La sospensione della sentenza-Ascheri apre alcuni interrogativi
di Raffaella Zelia Ruscitto
SIENA. La notizia era già circolata a Siena. Passata su alcuni organi di stampa locali e non solo locali.
Per questo, la conferenza stampa di questa mattina (27 gennaio) indetta da Raffaele Ascheri e dal suo avvocato, Luigi De Mossi, non poteva che aggiungere qualche interessante notizia a quanto già detto. Quanto già reso pubblico era che lo scrittore diventato “scandalosamente” famoso per il suo libro “La casta di Siena”, condannato da una sentenza di primo grado a pagare un risarcimento a Curia, Arcivescovo Buoncristiani e Monsignor Acampa per una astronomica cifra di 250 mila euro, ha ottenuto dalla Corte di Appello di Firenze una “sospensione” della condanna.

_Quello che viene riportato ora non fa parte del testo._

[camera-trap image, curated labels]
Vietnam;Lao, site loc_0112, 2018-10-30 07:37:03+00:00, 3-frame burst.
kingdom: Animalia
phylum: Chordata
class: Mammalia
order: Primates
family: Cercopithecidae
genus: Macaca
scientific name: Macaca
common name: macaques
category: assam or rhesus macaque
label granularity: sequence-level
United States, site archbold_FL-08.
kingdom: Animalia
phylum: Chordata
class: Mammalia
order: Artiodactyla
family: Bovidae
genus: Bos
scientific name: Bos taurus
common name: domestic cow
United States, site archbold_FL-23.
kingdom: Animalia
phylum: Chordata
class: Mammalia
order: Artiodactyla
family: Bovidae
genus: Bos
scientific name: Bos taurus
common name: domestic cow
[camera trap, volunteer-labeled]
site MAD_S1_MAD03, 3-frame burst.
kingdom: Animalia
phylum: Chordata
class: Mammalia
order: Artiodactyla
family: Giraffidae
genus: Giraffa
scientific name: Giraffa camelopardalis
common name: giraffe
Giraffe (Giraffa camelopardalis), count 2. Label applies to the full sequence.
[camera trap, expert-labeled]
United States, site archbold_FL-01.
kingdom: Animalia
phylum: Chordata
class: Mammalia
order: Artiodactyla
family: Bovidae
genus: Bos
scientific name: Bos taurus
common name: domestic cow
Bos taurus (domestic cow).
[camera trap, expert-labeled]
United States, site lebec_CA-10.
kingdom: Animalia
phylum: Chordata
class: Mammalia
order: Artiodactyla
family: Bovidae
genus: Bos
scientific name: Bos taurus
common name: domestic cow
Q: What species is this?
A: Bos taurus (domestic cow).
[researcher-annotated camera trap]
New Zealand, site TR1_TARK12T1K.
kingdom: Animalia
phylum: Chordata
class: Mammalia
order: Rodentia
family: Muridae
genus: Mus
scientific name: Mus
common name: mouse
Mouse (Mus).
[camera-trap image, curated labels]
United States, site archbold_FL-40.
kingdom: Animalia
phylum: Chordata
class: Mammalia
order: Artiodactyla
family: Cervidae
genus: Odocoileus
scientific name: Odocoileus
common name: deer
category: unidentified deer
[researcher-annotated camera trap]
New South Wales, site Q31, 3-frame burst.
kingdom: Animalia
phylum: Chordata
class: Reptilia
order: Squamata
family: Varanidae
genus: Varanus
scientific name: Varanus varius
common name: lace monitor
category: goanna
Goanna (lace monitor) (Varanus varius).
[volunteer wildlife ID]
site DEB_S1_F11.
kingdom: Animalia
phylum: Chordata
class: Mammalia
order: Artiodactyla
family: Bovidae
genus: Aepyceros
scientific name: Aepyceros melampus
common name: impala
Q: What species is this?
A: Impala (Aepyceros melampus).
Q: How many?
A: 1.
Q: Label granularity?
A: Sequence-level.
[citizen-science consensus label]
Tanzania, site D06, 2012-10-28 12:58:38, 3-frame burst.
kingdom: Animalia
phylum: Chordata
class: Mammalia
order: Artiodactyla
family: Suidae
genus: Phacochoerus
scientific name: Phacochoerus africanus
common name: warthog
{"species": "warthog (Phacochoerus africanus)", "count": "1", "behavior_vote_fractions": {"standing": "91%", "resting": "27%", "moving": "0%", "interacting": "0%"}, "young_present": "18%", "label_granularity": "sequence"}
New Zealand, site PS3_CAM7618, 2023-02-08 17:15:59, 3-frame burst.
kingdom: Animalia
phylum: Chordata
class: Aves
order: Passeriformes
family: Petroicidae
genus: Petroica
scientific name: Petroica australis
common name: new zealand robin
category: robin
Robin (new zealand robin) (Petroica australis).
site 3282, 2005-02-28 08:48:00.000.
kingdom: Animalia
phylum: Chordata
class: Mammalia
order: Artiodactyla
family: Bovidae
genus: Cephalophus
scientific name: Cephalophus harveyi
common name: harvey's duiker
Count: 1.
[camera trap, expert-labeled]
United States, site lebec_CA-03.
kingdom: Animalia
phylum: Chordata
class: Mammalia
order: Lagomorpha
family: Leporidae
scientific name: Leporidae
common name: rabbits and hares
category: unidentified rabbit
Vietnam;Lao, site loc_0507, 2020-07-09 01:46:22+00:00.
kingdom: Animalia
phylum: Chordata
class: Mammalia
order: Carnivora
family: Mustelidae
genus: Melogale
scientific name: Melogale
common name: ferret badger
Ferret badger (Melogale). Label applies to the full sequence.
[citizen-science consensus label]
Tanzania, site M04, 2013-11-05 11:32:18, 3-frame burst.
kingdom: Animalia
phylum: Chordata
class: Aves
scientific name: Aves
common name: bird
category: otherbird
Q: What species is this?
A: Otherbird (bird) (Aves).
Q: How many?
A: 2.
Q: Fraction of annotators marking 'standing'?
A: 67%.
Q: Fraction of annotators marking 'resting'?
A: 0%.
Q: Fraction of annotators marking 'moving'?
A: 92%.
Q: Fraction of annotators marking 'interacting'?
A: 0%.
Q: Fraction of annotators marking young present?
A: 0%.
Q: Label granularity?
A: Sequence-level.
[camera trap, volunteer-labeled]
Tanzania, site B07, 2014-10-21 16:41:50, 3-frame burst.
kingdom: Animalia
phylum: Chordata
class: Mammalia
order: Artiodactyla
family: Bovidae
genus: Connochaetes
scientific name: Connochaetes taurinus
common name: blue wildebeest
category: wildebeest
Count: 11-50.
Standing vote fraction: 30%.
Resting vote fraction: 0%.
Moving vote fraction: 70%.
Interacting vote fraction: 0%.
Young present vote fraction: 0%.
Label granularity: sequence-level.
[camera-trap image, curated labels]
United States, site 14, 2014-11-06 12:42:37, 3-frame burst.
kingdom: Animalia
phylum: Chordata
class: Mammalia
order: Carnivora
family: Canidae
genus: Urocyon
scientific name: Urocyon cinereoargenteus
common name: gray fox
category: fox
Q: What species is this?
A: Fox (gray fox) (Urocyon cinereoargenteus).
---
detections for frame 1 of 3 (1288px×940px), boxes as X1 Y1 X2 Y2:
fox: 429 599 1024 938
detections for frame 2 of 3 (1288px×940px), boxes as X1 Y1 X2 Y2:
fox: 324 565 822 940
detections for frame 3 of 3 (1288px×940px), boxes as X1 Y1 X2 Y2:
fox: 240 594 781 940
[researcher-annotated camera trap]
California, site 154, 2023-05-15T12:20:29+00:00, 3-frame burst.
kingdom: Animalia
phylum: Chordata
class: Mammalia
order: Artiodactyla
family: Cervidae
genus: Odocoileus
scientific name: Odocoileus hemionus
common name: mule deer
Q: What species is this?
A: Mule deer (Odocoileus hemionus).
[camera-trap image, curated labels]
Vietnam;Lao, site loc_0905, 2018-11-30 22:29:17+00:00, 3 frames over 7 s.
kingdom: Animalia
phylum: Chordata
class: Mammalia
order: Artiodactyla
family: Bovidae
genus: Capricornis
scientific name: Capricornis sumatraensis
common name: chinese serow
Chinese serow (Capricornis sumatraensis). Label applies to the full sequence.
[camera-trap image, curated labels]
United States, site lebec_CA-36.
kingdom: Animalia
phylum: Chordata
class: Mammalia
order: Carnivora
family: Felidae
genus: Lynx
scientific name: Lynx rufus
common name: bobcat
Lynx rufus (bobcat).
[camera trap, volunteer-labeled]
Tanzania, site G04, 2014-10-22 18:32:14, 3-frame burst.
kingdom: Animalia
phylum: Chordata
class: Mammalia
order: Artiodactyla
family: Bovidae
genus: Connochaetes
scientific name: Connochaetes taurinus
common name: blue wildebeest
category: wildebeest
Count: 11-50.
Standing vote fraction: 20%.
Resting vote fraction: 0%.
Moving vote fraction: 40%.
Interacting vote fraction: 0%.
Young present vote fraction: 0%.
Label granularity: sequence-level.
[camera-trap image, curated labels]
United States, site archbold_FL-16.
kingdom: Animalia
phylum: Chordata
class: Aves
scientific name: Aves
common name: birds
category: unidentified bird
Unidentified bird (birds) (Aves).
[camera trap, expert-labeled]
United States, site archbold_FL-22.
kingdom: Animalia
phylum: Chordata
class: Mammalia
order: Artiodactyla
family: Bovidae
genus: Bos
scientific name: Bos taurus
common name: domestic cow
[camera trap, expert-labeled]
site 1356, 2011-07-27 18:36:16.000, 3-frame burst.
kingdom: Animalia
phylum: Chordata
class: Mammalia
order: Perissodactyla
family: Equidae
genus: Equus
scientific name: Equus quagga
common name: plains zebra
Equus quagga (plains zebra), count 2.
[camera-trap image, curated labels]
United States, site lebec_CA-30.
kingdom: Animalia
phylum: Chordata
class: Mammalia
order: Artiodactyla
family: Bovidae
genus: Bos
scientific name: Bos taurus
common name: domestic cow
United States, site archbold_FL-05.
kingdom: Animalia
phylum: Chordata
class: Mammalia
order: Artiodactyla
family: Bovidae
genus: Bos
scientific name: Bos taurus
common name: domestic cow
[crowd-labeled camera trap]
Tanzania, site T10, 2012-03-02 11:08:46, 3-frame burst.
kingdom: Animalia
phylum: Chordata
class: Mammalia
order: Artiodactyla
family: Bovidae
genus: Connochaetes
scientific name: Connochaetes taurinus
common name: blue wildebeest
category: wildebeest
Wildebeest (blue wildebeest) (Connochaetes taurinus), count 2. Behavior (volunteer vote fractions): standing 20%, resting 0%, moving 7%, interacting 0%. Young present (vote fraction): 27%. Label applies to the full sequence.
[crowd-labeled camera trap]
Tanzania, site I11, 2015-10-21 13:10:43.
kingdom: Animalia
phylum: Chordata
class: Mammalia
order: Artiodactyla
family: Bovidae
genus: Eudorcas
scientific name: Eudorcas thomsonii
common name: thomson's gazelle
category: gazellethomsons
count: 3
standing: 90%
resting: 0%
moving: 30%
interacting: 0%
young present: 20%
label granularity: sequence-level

Le ragioni di questa “inversione” dell’esito della vicenda penale si riducono, al momento, ad un vizio di forma. Il giudice che nel gennaio 2011 emise la sentenza di primo grado, risultava essere in realtà già in pensione da circa otto mesi. Un fatto, questo, decisamente “insolito” che ha strappato un sorriso allo stesso giudice di Corte d’Appello, Giulio De Simone. Se all’avvocato De Mossi, infatti, non era stata data questa informazione dal Tribunale di Siena – il dato era coperto da privacy – al “collega” era bastato fare una telefonata – a mezzo segretaria – per conoscere esattamente la data di pensionamento di Cavoto.
Un’altra “stranezza” segnalata dalla memoria – lunga 40 pagine – presentata dal legale di Ascheri in Appello, riguarda le motivazioni riportate nella sentenza di primo grado. Per il giudice Cavoto monsignor Acampa era stato assolto con formula piena dalle accuse di calunnia e incendio doloso della curia di Siena. Una assoluzione reale, in effetti, ma concretizzatasi solo sei mesi dopo la stesura della sentenza del Cavoto. E che non poteva essere neppure già stata decisa “in camera caritatis” dai giudici della sezione penale in quanto il processo, nella data del gennaio 2011 – quando è stato condannato Ascheri – era in pieno svolgimento.
Questo è quanto già a conoscenza dei lettori attenti alle vicende di cronaca.
Oggi, in conferenza stampa, qualche altra notizia è venuta fuori. Il ricorso presentato da Ascheri alla Corte d’Appello di Firenze è stato meglio articolato. Nelle motivazioni alla base dell’appello c’è anche la “enormità” del risarcimento concesso in primo grado ai tre soggetti “offesi”. Esisterebbe una disparità di trattamento rispetto a procedimenti simili che è decisamente sproporzionata, secondo la difesa di Ascheri.
Ancora più importante – e più grave – per il professore e per il suo avvocato, è il fatto che, nel processo di primo grado non siano state ammesse prove ritenute importati per consentire una giusta difesa della persona imputata. Prove raccolte dalla stessa autorità giudiziaria e che avrebbero certamente offerto al giudice designato maggiori strumenti per arrivare alla sentenza.
Insomma, oltre al difetto di forma raccolto prontamente dalla Corte di Appello di Firenze c’è anche una serie di questioni di sostanza che Ascheri e De Mossi hanno messo in campo e che certamente non sono passate “sotto silenzio”. La Corte d’Appello, infatti, ha tempo per analizzare tutti gli aspetti raccolti dalla difesa e giungere ad una valutazione generale che potrebbe ribaltare la sentenza del gennaio 2011.
Intanto, il 9 settembre scorso, l’avvocato De Mossi ha presentato alla Procura di Siena un esposto per accertare le criticità della sentenza emessa in primo grado. Un procedimento che verrà certamente discutto a Genova, sede competente per la Toscana per i procedimenti verso i magistrati.
Resta, alla luce di quanto fin qui raccolto, la riflessione, ad apertura di conferenza, dell’avvocato De Mossi che, di fronte ad una piccola rappresentanza di giornalisti ha sentito il bisogno di lamentarsi per la situazione della stampa a Siena.
“In questa città, ormai – ha detto l’avvocato di Ascheri – il potere, più che alla libertà di stampa, tiene alla libertà dalla stampa. Se il fatto è episodico, niente da dire, ma se diventa sistemico lede il diritto ad informare e ad essere informati, un diritto fondamentale nell’interesse pubblico. Fa parte della civiltà giuridica. L’atteggiamento a Siena è incline a inibire la comprensione dei fatti, creandosi una idea critica (attraverso una informazione corretta) dell’operato di enti e istituzioni. A Siena le notizie non circolano”.